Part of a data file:
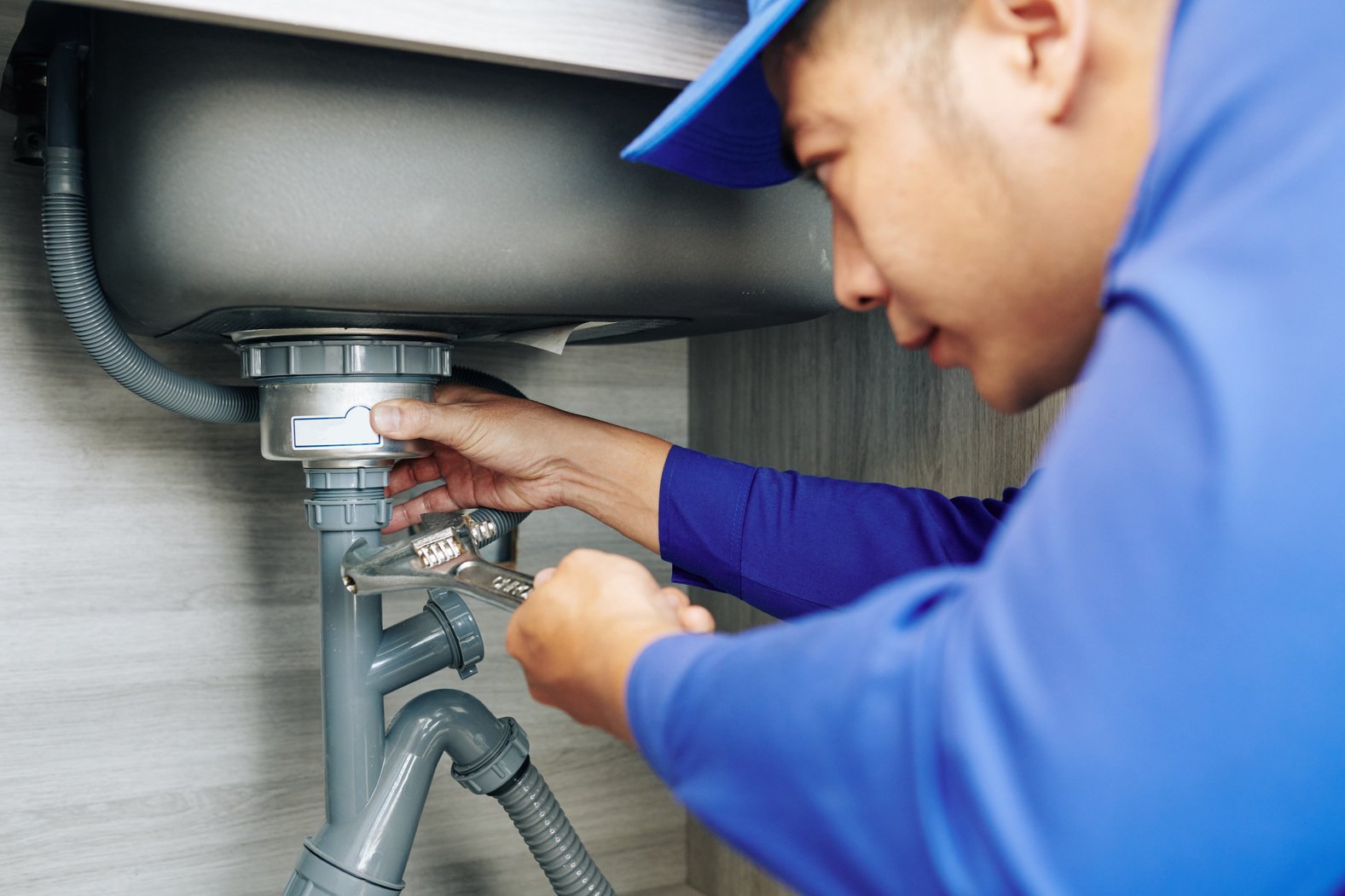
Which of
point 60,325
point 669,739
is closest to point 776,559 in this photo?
point 669,739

# Written request:
Change "closest" to "nearest" everywhere in the items above and write them out again, leaving all else unchanged and omitting the pictures.

# Result of this task:
Which of
point 60,325
point 669,739
is nearest to point 776,559 in this photo?
point 669,739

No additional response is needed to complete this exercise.